Einen unverbindlichen Voranschlag erstellen

Der unverbindliche Kostenvoranschlag ist lediglich ein Überblick über mögliche Auftragskosten. Der Kunde kann ein solches Dokument nicht verwenden, um spätere Abweichungen im Endbetrag anzufechten. Es ist also wichtig, dies innerhalb des Schriftstücks zu erwähnen.

Wird nicht angegeben, dass es sich um einen unverbindlichen Kostenvoranschlag handelt, kann dies in einem Rechtsstreit gegen Sie genutzt werden.

Die passenden Formulierungen könnten unter anderem so aussehen:

  • Die angegebenen Preise sind nicht verbindlich und können ggf. durch einen etwaigen Mehraufwand über- bzw. unterschritten werden.
  • Die genannten Preise sowie der geschätzte Arbeitsaufwand sind nicht verbindlich. Der tatsächliche Endpreis kann sich zum Beispiel durch einen höheren Arbeitsaufwand von den genannten Preisen unterscheiden.

Unsere Kostenvoranschlag-Vorlage macht es Ihnen einfach

Wählen Sie aus, ob Sie einen Vordruck in Excel oder in Word verwenden möchten. Die Dokumente stehen oft auch als PDF zum Download bereit oder sollten von Ihnen in ein solches Format konvertiert werden. Eine Word-Datei ist leicht anzupassen. Achten Sie darauf, dass das Layout ansprechend ist. Denn das Schriftstück ist ein wichtiger Teil der Kundenkommunikation. Neben dem Inhalt spielt also auch die Optik eine Rolle.
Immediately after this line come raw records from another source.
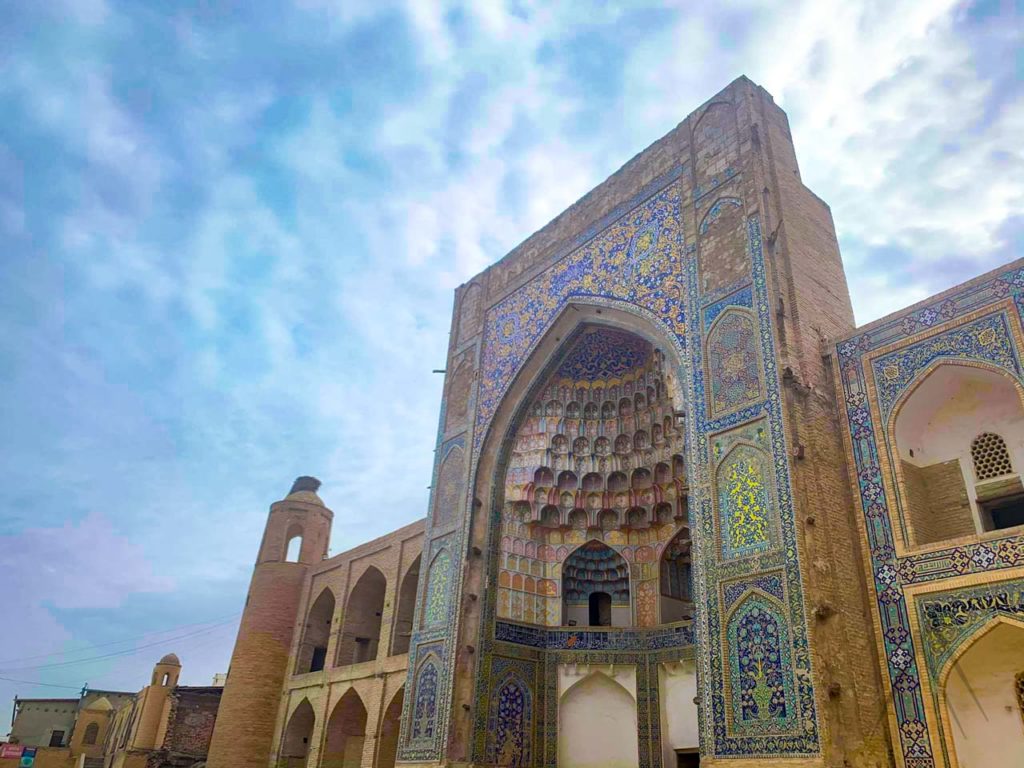 Ulugbek madrassa in Bukhara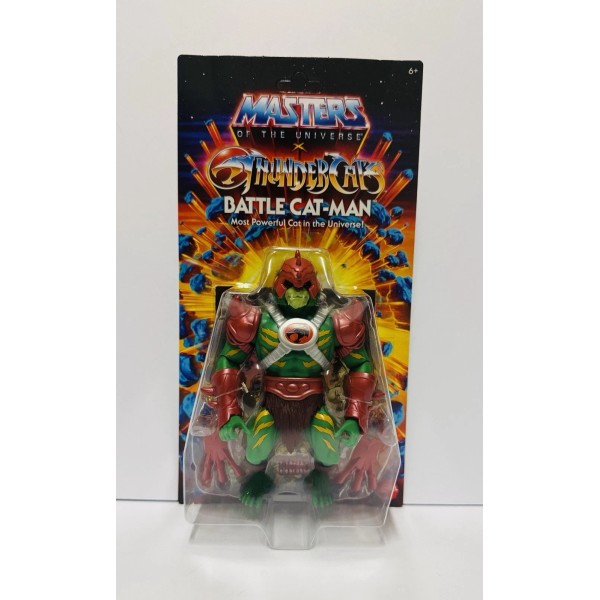Mattel 2025 Masters of the Universe x Thundercats BATTLE CAT-MAN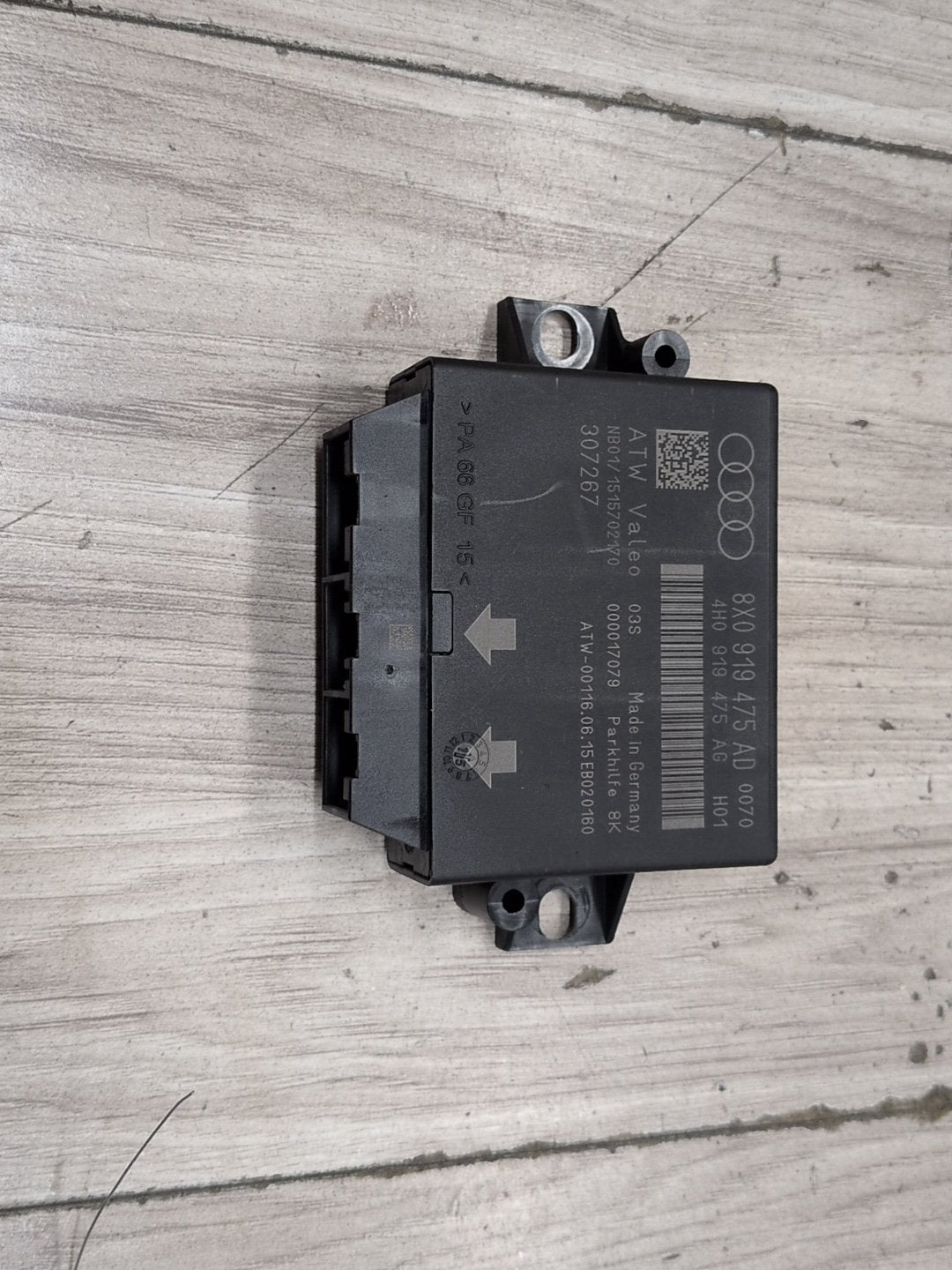 2015-2018 Audi Q3 8U PDC Park Assist Control Module 8X0919475AD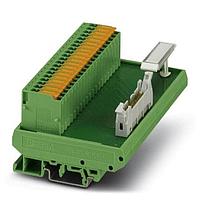 PHOENIX CONTACT 2906440 ໂມດູນຕໍ່ຕ່າງບລັອກ Terminal Block Interface Modules FLKM 20/KDS3-MT/ SC053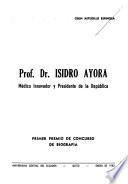 Prof. Dr. Isidro Ayora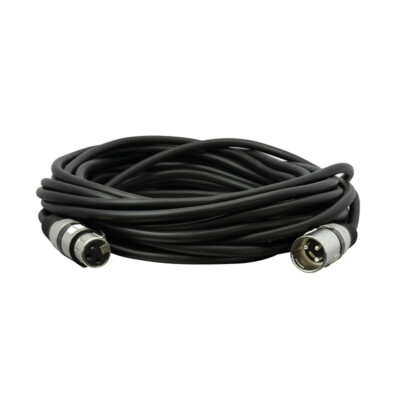 PA XLR VERLÄNGERUNGSKABEL MALE/FEMALE STECKER/BUCHSE  10 M  Verlängerungskabel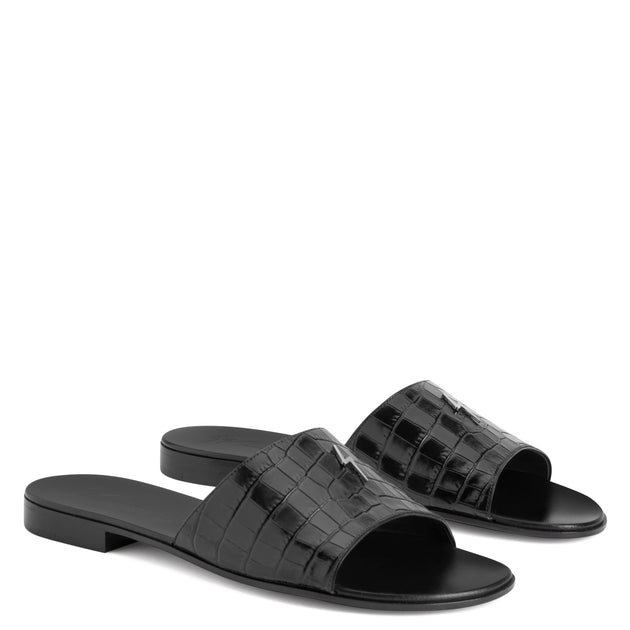 Giuseppe Zanotti Darrin Flash Sneakers Black US 8 3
Das Einfügen von Logos oder Wasserzeichen sollte schnell von der Hand gehen. Um den Kostenvoranschlag in einem Standard-Briefumschlag mit Sichtfenster zu versenden, sollten die entsprechenden Zoll-Abstände eingehalten werden.

Ein Kostenvoranschlag muss nicht unterzeichnet werden. Auf Wunsch können Sie dies allerdings gern als persönlichen Abschluss integrieren.